Альберт медленно поднес окровавленный платок к глазам, долго на него смотрел, нюхал. Ноздри хищно раздулись, уловив сладкий запах крови. В глазах промелькнула животная радость. Как же здорово всё-таки пахнет человеческая кровь! Ни одно животное не способно подарить столько радости и наслаждения человеку, как сам человек! Только человек, и то не каждый, равен человеку.

Жаль, что блузка оказалась испорченной раньше времени. Это заставило нахмуриться Альберта – он не любил, когда хоть что-то нарушало его планы. Даже такая мелочь, как поцарапанный лоб и пятно на блузке. Хотелось, чтобы всё было безупречно на его празднике.

– Ну вот, будешь теперь некрасивая. Слышишь? – Он несколько раз грубо тряхнул пленницу за плечи. Девушка закивала, судорожно всхлипывая сквозь красную улыбку.
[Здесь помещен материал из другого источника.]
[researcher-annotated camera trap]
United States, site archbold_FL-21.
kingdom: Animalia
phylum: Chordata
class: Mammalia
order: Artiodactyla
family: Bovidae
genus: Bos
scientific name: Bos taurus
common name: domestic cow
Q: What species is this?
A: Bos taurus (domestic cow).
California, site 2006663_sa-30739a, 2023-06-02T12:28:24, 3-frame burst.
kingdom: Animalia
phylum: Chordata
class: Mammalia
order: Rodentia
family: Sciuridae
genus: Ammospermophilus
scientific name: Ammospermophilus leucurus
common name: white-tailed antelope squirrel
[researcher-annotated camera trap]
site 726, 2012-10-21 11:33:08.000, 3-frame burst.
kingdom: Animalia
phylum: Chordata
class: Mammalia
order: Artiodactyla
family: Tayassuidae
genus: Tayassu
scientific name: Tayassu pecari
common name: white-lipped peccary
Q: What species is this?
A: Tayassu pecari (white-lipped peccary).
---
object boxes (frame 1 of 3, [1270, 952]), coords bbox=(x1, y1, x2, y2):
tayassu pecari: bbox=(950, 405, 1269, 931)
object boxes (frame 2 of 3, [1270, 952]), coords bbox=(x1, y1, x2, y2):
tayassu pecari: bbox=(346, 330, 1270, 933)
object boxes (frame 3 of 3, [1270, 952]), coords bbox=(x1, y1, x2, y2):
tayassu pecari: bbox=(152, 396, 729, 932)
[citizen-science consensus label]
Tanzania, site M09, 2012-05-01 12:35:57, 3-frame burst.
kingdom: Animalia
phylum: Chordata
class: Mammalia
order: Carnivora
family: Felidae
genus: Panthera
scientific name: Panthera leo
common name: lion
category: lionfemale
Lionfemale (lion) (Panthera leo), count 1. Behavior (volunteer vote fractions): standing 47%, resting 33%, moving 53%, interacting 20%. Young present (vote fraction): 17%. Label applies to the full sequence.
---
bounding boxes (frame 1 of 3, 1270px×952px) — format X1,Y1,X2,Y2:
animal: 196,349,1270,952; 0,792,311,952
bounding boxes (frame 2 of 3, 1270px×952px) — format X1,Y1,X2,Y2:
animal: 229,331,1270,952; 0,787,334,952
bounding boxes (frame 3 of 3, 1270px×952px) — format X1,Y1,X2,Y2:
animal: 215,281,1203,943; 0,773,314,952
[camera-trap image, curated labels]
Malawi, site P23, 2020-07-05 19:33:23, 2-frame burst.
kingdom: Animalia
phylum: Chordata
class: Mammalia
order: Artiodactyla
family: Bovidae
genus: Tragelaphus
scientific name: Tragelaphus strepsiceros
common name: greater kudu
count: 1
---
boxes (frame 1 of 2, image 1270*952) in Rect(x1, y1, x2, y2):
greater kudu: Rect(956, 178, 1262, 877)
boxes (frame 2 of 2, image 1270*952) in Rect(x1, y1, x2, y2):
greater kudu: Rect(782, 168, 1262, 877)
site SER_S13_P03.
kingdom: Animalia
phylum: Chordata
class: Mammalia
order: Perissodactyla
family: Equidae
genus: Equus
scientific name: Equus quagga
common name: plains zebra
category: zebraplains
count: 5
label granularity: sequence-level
Наконец он отпустил её.

– Я для тебя тут праздник устраиваю, а ты пачкаешься, – пробурчал недовольно Альберт, пряча платок во внутренний карман пиджака. Потом вышел в холл к большому, во весь рост, зеркалу, оглядел себя со всех сторон, огладил, проверяя безупречность одежды, подёргал полы пиджака. Всё было просто идеально.

Средний рост удачно компенсировался специальными вкладками в башмаки, чтобы казаться выше. Костюм сидел как влитой на тренированном теле, причёска – волосок к волоску. Альберт ещё раз довольно отметил, что сочетание голубых глаз и темных бровей и волос смотрится просто неотразимо.

Мужественный подбородок тщательно выбрит и умащён самыми лучшими кремами и средствами после бритья. Тут он немного зарделся. Мужская косметика была недавним его приобретением. Пользоваться ей было очень необычно и волнующе приятно. Сексуально даже как-то. Он подвигал нижней челюстью взад-вперёд, нахмурил брови, стараясь придать своему лицу выражение точь-в-точь как у любимого актёра. Повернулся боком, полюбовался на свой профиль. Очень хорошо сделали пластику носа! А подбородок мог бы быть и ещё помужественней. Ну да ладно, пусть уж так остаётся.